Le Bénin a accédé à l'indépendance complète le 1er août 1960, sous la dénomination de République du Dahomey. Les pouvoirs furent transmis au président Hubert Maga par le ministre d'État français Louis Jacquinot. En 1972, l'officier Mathieu Kérékou prend le pouvoir : il adopte en 1974 le marxisme-léninisme comme idéologie officielle du gouvernement et, en 1975, rebaptise le pays République populaire du Bénin. À la fin des années 1980, de graves difficultés économiques conduisent à la fin du régime : le Bénin entame un processus de transition démocratique et, en 1990, adopte une nouvelle constitution. Le nom de Bénin est conservé, le pays devenant simplement la République du Bénin. Mathieu Kérékou, battu aux élections, abandonne le pouvoir. Il y revient démocratiquement par les urnes en 1996, et ne rétablit pas la dictature ; il gouverne le pays jusqu'en 2006. La capitale officielle est Porto-Novo, Cotonou étant la capitale économique.
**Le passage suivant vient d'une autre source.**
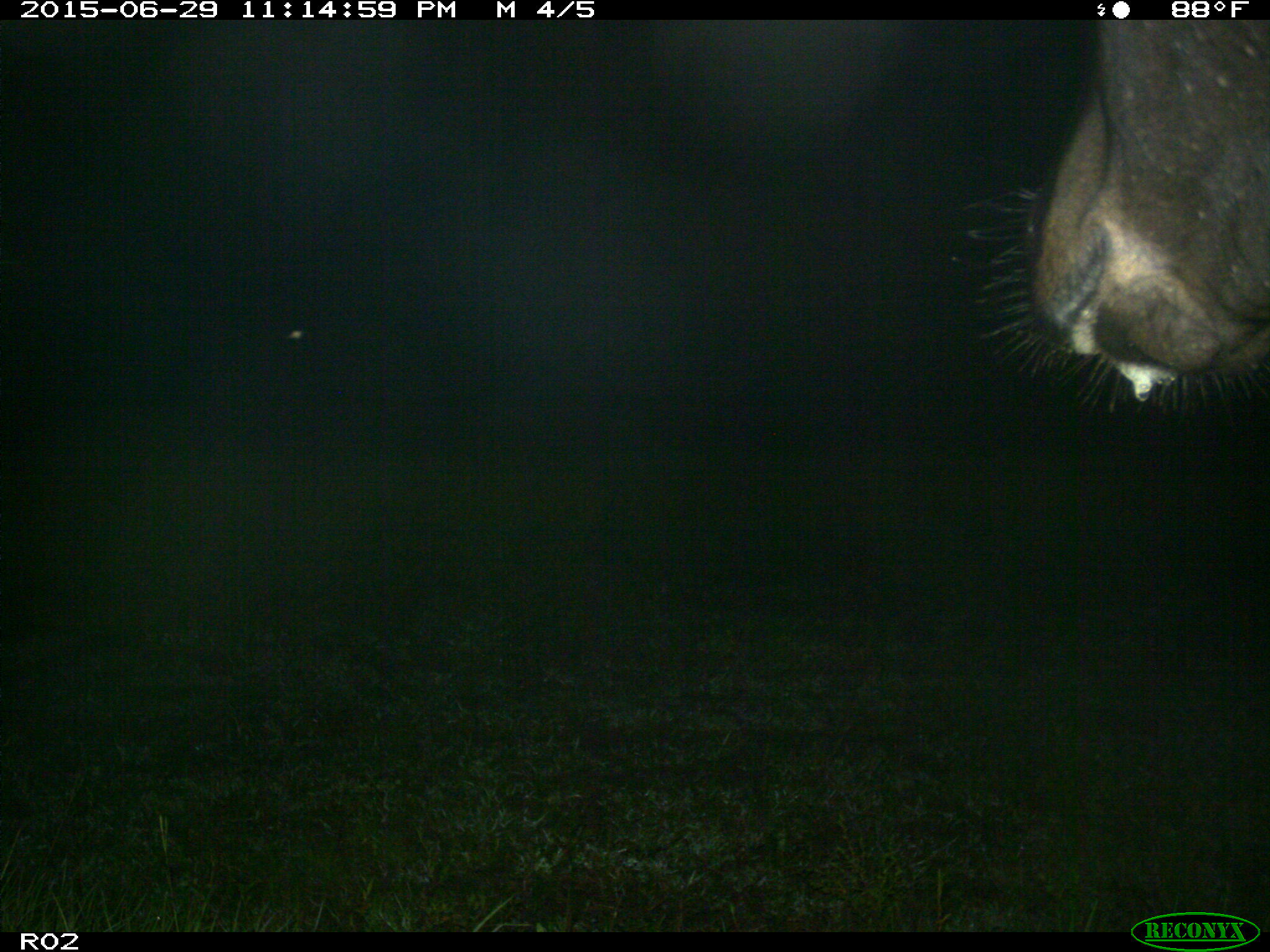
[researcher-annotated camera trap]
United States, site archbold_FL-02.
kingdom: Animalia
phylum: Chordata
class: Mammalia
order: Artiodactyla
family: Bovidae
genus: Bos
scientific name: Bos taurus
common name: domestic cow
Le Bénin a pour langue officielle le français et comme monnaie le franc CFA. Le régime politique du Bénin est de type présidentiel et le président de la République entrant est Patrice Talon, qui a succédé à Boni Yayi lors des élections du 20 mars 2016. La passation de pouvoir entre le président sortant Boni Yayi et son successeur, l'homme d'affaires Patrice Talon s'est tenue le 6 avril 2016 au palais de la Marina à Cotonou. Le Bénin fait partie de plusieurs organisations internationales, dont l'Organisation internationale de la francophonie. Depuis la fin de la République populaire du Bénin, le Bénin possède une image très forte de pays démocratique dans toute l'Afrique subsaharienne.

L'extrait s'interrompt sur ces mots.